Depois de se frustrar na escola para jovens e adultos, ele estudou por conta própria e conseguiu ser aprovado no Encceja duas vezes. Na primeira, recebeu o diploma do Ensino Fundamental e, na segunda, o médio. “Concluí meus estudos neste ano, com 47 anos, e fiquei muito feliz porque eu passava muita vergonha, eu tinha vergonha de falar que só tinha até a quarta série. Fiquei muito feliz mesmo”, celebra.

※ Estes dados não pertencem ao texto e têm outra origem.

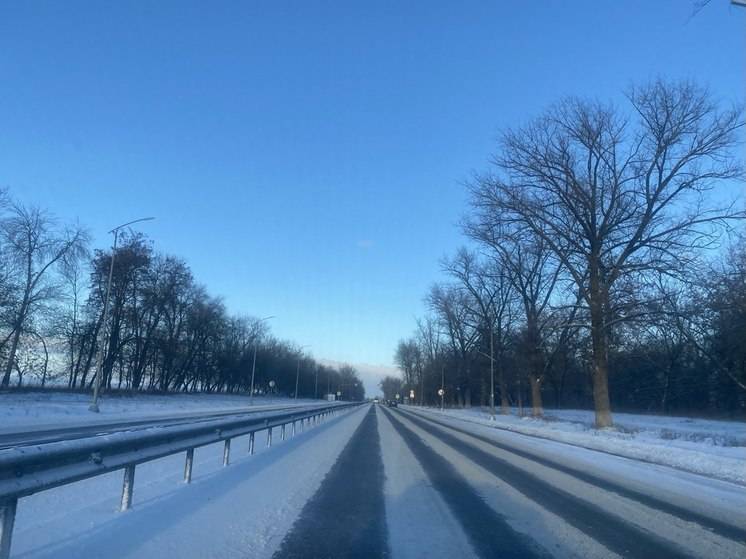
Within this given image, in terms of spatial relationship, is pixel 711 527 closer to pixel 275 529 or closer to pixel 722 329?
pixel 275 529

Com uma boa nota no Enem 2024, ele quer cursar engenharia elétrica ou algum curso similar na área, pela qual sempre teve interesse. “Eu estou bem ansioso, não vejo a hora de chegar o dia para fazer essa prova. Tenho certeza que vou passar e quero fazer uma faculdade na área de engenharia elétrica. Com o Enem, é uma oportunidade que vou ter de conseguir uma bolsa”, conclui.
Casal passou por dificuldades semelhantes
A história de Lídia é parecida com a do marido. Também natural de São Luís (MA), ela conta que, ainda na adolescência estava difícil conciliar trabalho e estudos, até que engravidou e precisou abandonar a escola. “Em 2012 retomei o estudo pelo EJA. Foi muito difícil porque eu tinha que trabalhar e cuidar dos meus filhos pequenos. Do serviço eu ia direto para a escola, muito cansada, mas com muita dificuldade consegui terminar meu ensino médio”, narra.
O diferencial no caso dela, que atualmente trabalha como diarista, foi o auxílio dos professores da escola. “Eles ajudavam muito a gente porque, na escola que eu estudava, tinha muito adulto, muito pai de família que vinha já cansado do seu serviço e ir direto à escola”, relata.
Ela conta que fez o Enem pela primeira vez em 2023, mas ficou insegura e que se prepara para um desempenho melhor agora. “Meu sonho é fazer um curso de nutrição e ajudar as pessoas. Estou me preparando para me sair muito bem neste Enem deste ano”, declara.
“Motivador! Não há exemplo melhor do que nossos pais”
Miguel e Lídia se orgulham de terem conseguido dar uma vida melhor aos filhos. Nenhum dos três precisou trabalhar antes de terminar o ensino médio. A caçula da família, Geovana, acabou de fazer um curso profissionalizante para jovens aprendizes oferecido na indústria farmacêutica. Apesar disso, o sonho dela é cursar pedagogia e trabalhar com crianças em idade de alfabetização.
Já Leonardo trabalha como auxiliar de cozinha em um restaurante na Esplanada dos Ministérios, em Brasília. Para o rapaz, estudar ao lado dos pais é “motivador; não há exemplo melhor do que nossos pais”. “É muito inspirador ver que eles estão se esforçando para, mesmo apesar da idade, entregar uma melhora para a gente, um exemplo de superação e dedicação. Eu acho que o fato de fazer o Enem com eles é muito gratificante”, ressalta.
Ele diz que trabalhar e estudar é algo muito complexo pela dupla jornada, mas acredita que “nada é impossível com dedicação, empenho e esforço”. “Desde o ano passado meu objetivo era atingir pelo menos uma média de 800 pontos para que eu pudesse conseguir uma faculdade de psicologia ou de engenharia química. Acredito que esse ano eu consiga atingir meu objetivo para fazer um desses cursos”, conta o jovem.